Alessandro Vincentelli, the curator of exhibitions and research at the BALTIC Centre for Contemporary Art Gateshead-Newcastle, has lived and worked in the UK’s northeast for over twenty years. He gives us an insider’s guide to Newcastle and Durham’s often overlooked modern art masterpieces.
Pop art and river gods in Newcastle
“Kurt Schwitter’s Merz Barn is major piece by one of the greatest and most inventive artists of the twentieth century. You can see it in the recently renovated Hatton Gallery, a short walk from Hotel Indigo Newcastle. Schwitters came to Britain to escape the Nazis. In 1947 he decorated the inside of a stone barn in Cumbria. He died shortly afterwards. The barn began to deteriorate in the northern weather and there was a campaign to move it somewhere so it could be preserved. Amazingly, none of the big galleries in London were interested and so, luckily for us, it ended up here in Newcastle.
“One of the people who lead the campaign to save the Merz Barn was Richard Hamilton, generally thought of as the father of Pop Art. Hamilton was then teaching at the University of Newcastle, enjoying the music and fashion scene in the city (he’s cited as an inspiration by local rock legend Bryan Ferry).
“In 1955, The Hatton Gallery hosted one of first shows. You can see examples of Hamilton’s work there today. Perhaps there’s nothing in the collection that matches the impact of Just What Is It That Makes Today’s Home So Different, So Appealing?, but the gallery’s archive on one of most influential artists of his generation is outstanding.
“Hanging out with Richard Hamilton in Newcastle during the late-fifties and early sixties was Victor Pasmore. The Surrey-born artist’s work was heavily abstract and was credited with revolutionising British art in the late 1940s. His relief sculptures decorate the walls of Newcastle University’s Culture Lab and his mural the customer services area of Newcastle Civic Centre.
The Civic Centre opened in 1968. Art was an integral part of the project. You’ll also find work there by sculptors Austin Wright and Bridget Jones. The most striking piece is David Wynne’s River God, a huge bronze figure representing the River Tyne that hangs from the side of the building like a superhero.
“Victor Pasmore’s greatest work is the Apollo Pavilion, an iconic piece of 1960s brutalist architecture in Peterlee, a new town a few miles east of Durham. In the city itself, a few hundred yards from Hotel Indigo Durham, you’ll find another fine example of angular concrete sixties modernism – Ove Arup’s Kingsgate Bridge. The Newcastle-born engineer built the Sydney Opera House, but regarde this stark concrete walkway across the River Wear as his finest work.

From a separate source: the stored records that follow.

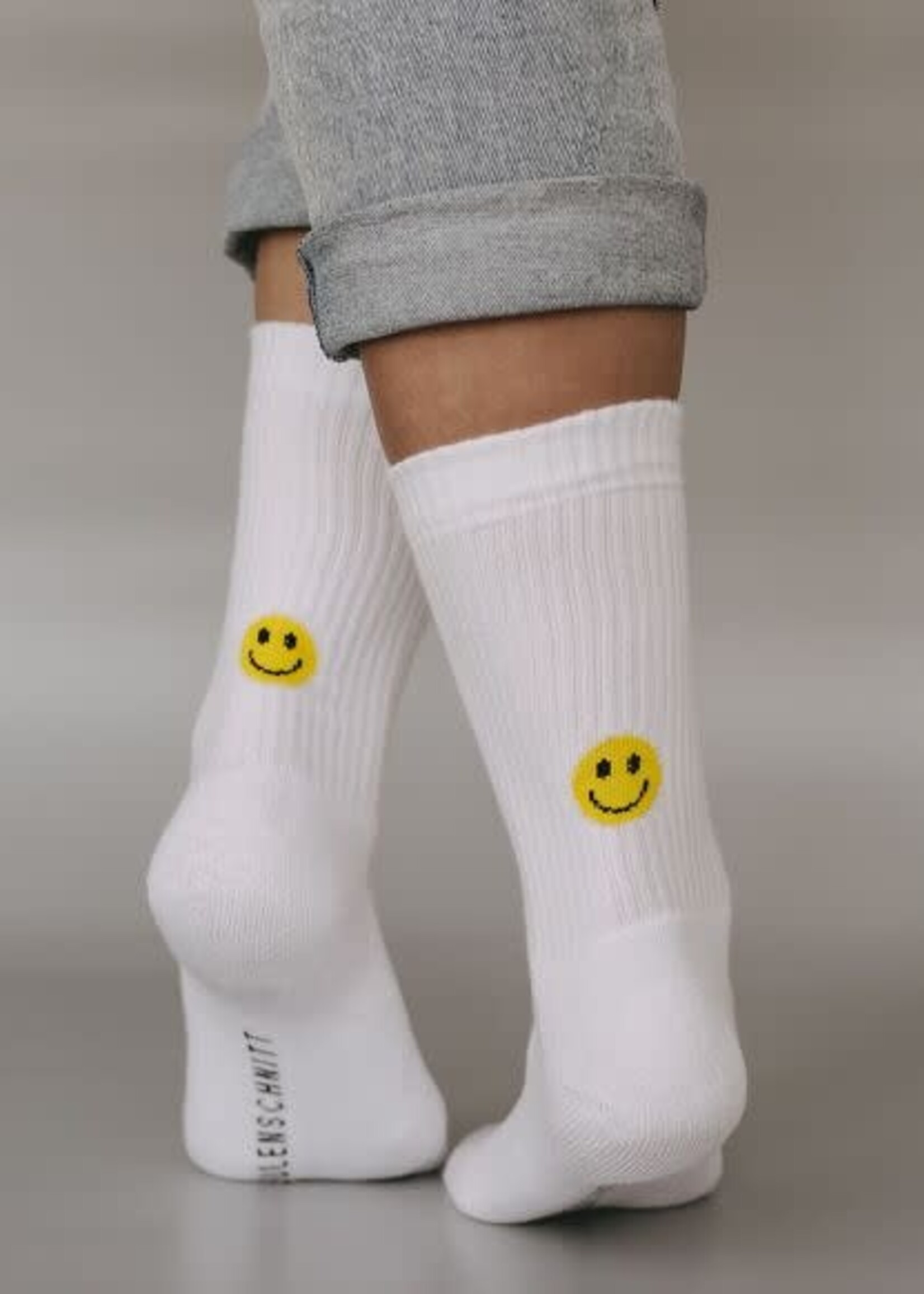 Chaussettes Smiley
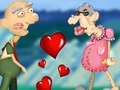 Mchezo Mzee anapenda online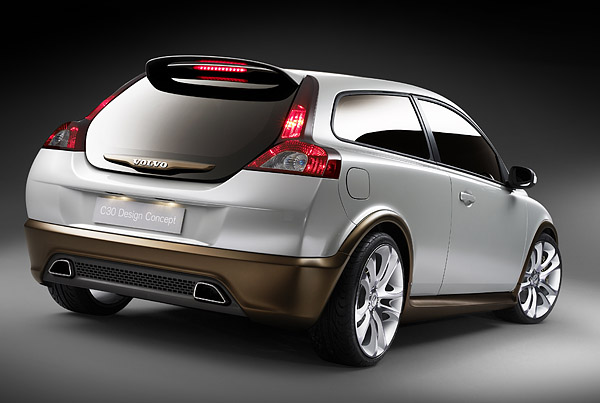 Volvo artık C30 üretmeyecek!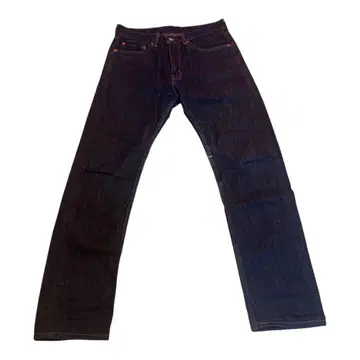 LEVI 505 스트레이트 데님 W31 L32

“Durham Cathedral has a long history of commissioning artists, so it’s always worth checking out what’s going on there. Amongst the collection of modern work my favourite is probably the wood sculpture Christ in the Tomb by Durham-born Fenwick Lawson, which sits really well in the space at the east end of the Cathedral.
“Durham University has an eclectic collection of modern art—work by Picasso, Warhol, Damien Hirst and Sandra Blow amongst others. It’s housed in the Palatine Centre. The public can go on a guided tour once a week on Wednesdays at 1pm, though there are plans to increase accessibility in the future.
“Easier to access is Durham’s Botanic Garden, which is home to variety of work including Foxglove by Iain Hamilton Finlay. Finlay’s Little Sparta was voted Scotland’s greatest ever piece of art by a panel of artists and critics back in 2004. This sculpture of green oak, inspired by the shape of the foxglove flower and carillon of bells that ring out from the Cathedral, is one of the few examples of Finlay’s work on public view south of the Border.